[[ Provided entries open ]]
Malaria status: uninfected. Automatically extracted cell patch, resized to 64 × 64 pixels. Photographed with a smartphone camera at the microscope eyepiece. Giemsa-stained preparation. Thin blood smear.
[[ Provided entries closed ]]
[[ Provided entries open ]]
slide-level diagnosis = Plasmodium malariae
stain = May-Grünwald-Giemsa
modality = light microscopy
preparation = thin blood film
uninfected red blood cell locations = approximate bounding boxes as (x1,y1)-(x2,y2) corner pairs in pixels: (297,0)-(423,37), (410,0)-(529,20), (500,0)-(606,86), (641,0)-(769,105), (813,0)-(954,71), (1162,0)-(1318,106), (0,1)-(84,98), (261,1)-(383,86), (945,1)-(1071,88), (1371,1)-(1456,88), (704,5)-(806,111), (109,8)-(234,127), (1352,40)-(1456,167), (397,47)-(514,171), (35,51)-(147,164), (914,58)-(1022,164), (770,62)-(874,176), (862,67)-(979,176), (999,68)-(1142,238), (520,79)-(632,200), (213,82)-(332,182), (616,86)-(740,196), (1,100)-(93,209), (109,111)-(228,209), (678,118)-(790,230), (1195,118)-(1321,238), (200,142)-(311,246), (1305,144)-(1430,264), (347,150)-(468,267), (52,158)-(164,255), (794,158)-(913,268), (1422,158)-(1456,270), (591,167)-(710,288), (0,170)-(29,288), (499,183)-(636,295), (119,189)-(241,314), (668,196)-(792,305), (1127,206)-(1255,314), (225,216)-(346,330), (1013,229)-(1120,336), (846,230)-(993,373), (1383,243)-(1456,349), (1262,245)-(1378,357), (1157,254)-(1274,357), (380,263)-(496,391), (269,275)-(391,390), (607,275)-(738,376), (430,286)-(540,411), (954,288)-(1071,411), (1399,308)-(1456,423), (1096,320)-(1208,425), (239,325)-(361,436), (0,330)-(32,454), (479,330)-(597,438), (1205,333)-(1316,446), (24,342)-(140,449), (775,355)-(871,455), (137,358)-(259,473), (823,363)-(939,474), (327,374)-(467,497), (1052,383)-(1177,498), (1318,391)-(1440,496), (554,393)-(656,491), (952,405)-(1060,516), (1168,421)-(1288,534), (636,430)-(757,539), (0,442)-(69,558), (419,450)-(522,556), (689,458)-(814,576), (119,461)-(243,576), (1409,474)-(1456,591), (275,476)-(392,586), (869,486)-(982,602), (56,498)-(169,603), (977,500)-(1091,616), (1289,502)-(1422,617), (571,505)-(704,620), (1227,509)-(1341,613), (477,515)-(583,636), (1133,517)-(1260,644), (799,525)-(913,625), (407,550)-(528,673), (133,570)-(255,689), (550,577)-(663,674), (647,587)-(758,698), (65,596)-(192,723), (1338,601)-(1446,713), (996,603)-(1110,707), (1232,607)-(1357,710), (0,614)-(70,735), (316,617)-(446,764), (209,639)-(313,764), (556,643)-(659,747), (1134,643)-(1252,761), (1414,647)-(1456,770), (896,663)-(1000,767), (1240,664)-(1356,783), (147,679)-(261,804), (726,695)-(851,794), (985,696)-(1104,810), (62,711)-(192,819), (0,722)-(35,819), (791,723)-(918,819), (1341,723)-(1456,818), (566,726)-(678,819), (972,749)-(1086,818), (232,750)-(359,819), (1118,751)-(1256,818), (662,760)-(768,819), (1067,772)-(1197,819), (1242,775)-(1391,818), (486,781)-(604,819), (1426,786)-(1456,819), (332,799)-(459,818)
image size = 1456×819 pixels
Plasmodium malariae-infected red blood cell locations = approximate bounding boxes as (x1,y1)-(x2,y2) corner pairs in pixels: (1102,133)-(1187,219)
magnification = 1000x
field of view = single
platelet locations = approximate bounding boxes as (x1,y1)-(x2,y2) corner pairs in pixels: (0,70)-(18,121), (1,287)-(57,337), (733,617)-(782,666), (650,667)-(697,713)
[[ Provided entries closed ]]
Beginning with the line containing "field of view = single" in the material above, copy every line exactly until you have copied the line containing "platelet locations = approximate".

Written answer:
field of view = single
platelet locations = approximate bounding boxes as (x1,y1)-(x2,y2) corner pairs in pixels: (0,70)-(18,121), (1,287)-(57,337), (733,617)-(782,666), (650,667)-(697,713)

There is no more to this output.